La. deputy who died of COVID-19 remembered for kindness, politeness

Deputy Vanessa Mackey is the first Orleans Parish deputy to succumb to the coronavirus


Matt Sledge
The Times-Picayune

ORLEANS PARISH, La. — Two days before her mother died from the novel coronavirus, Valisha Scott got permission to visit her in the hospital.

Because of infection controls, Scott had to talk to her mother, an Orleans Parish Sheriff's Office deputy, from behind glass through a cracked door.

Deputy Vanessa Mackey is the first Orleans Parish deputy to die from COVID-19 complications. (Photo/TNS)
Deputy Vanessa Mackey is the first Orleans Parish deputy to die from COVID-19 complications. (Photo/TNS)

“It was hard,” Scott said Tuesday. “I just wanted to give her a hug or a kiss. Hold her hand.”

Scott’s mother, Vanessa Mackey, on April 15 became the first Sheriff’s Office deputy to die from COVID-19. Mackey did not have regular contact with inmates, but the death of a deputy known for her buoyant personality underscored the disease’s toll at an agency that has had a significant outbreak. Colleagues last week flooded social media with tributes.

Through Tuesday, 124 of the 701 inmates tested at the New Orleans jail have received positive results for the coronavirus. Some have been released but 87 remain in custody. The virus has also spread to 13 of 50 medical staffers and 68 of 316 Sheriff’s Office staffers who have been tested.

The numbers are high in part because the Sheriff’s Office decided to test all inmates whether or not they exhibit symptoms of COVID-19. Darnley Hodge, the jail’s court-appointed director, said Monday that only five inmates in custody with positive results had symptoms.

Mackey, 59, was a Lower 9th Ward native who lived in Marrero. She had two daughters, two sons, and five grandchildren.

Her biological relatives were only a tiny fraction of the large chosen family Mackey created around her, according to Scott and Henrisha Williams, another daughter. Neighbor kids on their block called her “Mama Nessa.”

“If you met her, you became family,” Williams said. “She was one to open her home to many.”

Mackey followed her then-husband into employment at the Jefferson Parish Sheriff’s Office before Hurricane Katrina. The 2005 storm forced her to move to Lafayette for a year, her daughters said. After her return, she worked as a nursing aid and eventually returned to law enforcement.

Another deputy who trained with her in the 2017 class at the Orleans Parish Sheriff’s Office academy, Alexys Alexander, said Mackey “kept our class together.”

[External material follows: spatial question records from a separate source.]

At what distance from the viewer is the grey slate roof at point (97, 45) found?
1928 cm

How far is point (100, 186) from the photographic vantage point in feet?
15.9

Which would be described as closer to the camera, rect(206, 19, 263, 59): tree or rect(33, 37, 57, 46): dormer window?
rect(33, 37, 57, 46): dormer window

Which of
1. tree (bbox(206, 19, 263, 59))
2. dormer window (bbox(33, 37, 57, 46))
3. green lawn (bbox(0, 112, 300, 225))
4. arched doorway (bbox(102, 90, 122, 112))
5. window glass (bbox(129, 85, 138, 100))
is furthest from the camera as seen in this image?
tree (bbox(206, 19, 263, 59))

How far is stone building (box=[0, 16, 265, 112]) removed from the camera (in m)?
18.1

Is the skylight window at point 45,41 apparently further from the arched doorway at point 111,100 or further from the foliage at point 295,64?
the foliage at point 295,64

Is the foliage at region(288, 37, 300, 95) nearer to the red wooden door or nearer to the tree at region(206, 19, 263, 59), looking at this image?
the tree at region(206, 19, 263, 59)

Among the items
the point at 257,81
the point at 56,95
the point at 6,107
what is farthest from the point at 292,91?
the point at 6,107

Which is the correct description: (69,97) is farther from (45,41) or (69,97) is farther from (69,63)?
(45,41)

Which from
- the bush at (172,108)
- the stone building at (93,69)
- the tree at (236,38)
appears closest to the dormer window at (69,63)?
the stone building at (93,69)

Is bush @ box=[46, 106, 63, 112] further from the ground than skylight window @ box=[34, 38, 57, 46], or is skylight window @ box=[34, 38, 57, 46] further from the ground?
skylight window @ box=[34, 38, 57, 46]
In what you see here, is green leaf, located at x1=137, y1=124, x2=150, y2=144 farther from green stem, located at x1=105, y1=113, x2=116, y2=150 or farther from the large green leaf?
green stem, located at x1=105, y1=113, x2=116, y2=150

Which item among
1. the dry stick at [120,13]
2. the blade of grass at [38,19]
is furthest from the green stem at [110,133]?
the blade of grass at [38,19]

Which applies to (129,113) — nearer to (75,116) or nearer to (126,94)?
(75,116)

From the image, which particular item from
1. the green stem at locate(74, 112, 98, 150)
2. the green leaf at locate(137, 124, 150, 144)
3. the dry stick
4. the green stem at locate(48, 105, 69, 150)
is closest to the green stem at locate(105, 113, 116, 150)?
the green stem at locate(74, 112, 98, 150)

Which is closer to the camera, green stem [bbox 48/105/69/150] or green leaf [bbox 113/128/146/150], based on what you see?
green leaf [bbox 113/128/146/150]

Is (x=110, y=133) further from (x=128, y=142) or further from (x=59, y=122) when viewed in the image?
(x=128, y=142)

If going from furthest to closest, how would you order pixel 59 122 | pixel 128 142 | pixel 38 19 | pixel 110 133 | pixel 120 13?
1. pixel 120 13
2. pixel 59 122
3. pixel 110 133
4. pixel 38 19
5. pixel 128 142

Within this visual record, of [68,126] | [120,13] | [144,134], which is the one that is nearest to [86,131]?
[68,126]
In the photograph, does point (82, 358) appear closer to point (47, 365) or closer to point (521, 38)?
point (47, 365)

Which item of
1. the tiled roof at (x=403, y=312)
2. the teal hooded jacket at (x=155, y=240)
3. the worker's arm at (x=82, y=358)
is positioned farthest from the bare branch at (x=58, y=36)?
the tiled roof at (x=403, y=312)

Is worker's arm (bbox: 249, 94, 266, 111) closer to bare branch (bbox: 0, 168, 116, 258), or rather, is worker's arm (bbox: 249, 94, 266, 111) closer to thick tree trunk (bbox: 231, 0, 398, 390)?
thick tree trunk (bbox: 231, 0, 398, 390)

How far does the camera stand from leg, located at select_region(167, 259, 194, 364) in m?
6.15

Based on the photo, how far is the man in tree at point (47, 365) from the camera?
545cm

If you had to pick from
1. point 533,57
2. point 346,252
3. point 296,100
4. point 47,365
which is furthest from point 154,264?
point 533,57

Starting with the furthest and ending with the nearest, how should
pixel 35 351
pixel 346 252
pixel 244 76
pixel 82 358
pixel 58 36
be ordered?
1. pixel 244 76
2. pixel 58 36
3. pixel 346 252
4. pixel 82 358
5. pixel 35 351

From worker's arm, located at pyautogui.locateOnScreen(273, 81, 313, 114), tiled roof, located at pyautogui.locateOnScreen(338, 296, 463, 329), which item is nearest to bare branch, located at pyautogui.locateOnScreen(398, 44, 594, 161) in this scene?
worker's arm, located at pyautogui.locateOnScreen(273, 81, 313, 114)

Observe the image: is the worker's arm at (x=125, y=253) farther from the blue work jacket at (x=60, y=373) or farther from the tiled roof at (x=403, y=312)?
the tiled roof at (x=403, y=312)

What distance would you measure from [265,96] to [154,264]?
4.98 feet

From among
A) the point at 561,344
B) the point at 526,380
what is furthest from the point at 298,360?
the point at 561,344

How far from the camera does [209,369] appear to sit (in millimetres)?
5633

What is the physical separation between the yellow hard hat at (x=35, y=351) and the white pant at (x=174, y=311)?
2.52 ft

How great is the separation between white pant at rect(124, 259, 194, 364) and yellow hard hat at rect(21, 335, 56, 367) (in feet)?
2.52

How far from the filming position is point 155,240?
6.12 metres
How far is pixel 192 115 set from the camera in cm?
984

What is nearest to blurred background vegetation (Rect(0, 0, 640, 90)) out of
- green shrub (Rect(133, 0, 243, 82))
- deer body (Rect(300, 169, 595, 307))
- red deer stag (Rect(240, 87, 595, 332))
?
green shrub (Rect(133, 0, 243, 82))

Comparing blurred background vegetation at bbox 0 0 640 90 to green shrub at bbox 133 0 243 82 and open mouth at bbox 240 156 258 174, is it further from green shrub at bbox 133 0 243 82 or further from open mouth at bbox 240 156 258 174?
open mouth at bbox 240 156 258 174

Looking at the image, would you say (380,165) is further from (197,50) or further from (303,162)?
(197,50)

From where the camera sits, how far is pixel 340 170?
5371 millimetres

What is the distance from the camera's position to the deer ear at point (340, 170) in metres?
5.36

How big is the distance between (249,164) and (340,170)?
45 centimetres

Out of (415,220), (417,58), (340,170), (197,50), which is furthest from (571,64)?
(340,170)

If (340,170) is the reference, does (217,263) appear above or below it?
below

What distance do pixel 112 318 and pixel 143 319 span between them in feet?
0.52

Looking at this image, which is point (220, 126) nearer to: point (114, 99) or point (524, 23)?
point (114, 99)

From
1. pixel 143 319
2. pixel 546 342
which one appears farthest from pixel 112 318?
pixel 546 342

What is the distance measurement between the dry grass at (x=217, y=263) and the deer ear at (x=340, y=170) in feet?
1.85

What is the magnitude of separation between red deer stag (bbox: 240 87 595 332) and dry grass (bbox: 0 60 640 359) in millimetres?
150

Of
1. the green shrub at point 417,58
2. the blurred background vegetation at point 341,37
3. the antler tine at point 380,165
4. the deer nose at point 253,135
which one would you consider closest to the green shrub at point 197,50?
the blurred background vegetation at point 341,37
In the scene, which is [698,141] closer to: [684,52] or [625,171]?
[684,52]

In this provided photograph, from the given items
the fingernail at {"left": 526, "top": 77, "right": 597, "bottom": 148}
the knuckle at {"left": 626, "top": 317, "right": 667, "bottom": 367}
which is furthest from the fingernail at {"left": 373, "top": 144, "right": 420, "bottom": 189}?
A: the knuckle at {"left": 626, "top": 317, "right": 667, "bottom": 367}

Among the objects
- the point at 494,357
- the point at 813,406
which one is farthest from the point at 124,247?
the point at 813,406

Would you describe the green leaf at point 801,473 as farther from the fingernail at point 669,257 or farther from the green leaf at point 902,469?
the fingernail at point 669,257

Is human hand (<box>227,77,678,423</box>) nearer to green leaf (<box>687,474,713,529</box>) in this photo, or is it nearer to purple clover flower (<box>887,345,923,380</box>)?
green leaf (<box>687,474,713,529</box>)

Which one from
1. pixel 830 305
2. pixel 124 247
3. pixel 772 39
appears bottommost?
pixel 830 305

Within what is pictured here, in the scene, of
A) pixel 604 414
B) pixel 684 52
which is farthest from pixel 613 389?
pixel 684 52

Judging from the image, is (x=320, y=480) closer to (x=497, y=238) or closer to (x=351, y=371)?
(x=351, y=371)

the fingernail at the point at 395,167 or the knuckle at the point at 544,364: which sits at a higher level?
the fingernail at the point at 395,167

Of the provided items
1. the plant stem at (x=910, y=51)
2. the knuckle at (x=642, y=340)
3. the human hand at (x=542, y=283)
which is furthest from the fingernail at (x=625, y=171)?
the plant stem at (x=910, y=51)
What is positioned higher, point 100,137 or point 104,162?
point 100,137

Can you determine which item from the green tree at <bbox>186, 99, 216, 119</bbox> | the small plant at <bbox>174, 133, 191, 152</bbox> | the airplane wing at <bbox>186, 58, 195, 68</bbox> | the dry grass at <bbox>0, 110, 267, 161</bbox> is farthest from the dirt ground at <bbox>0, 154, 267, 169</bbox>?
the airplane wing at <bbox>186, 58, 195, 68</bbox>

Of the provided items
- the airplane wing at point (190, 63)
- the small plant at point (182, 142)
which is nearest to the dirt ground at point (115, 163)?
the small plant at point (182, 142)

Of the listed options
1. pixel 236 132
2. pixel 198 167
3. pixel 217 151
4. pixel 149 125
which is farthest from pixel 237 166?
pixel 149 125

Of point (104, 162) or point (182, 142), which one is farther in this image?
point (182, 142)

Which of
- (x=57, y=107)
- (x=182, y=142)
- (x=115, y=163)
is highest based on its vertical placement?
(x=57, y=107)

Mackey loved to dance — once even cutting a rug at the shooting range during firearms qualification. She was also respectful to inmates, Alexander said.

“She was older than all of us, but we made sure she kept up," Alexander said. "She was a very, very, lovely energetic lady."

Before the novel coronavirus outbreak in Louisiana, Williams was transferred to an assignment in the jail’s video visitation center, which meant she no longer had regular contact with inmates.

Her relatives aren't sure how she contracted coronavirus. She may have caught it working parade details during Carnival, from a colleague in the Sheriff’s Office mailroom or at a funeral where another mourner later died from COVID-19, her daughters said.

Mackey was hospitalized at the Ochsner Medical Center’s West Bank Campus on March 22 and transferred to the intensive care unit, where she was placed on a ventilator, on April 1. For weeks she fought an up-and-down struggle against pneumonia, low oxygen levels, a collapsed lung and blood clots in her leg, according to her daughters.

“Her body just went through a lot of trauma,” Williams said.

In the last hours of her life, Mackey’s family gathered on a call to a phone in her hospital room.

The call turned into a sprawling gathering much like the ones Mackey had hosted on happier days. First a handful of relatives joined, then more and then more, until it was a “family reunion,” Williams said.

Mackey couldn’t talk, but nurses told the family that she could understand them. Williams said she gets emotional when she thinks of her last words to her mother.

“I just wanted her to know that she did her best for her children,” Williams said. “We will be OK. You have done everything you can possibly do.”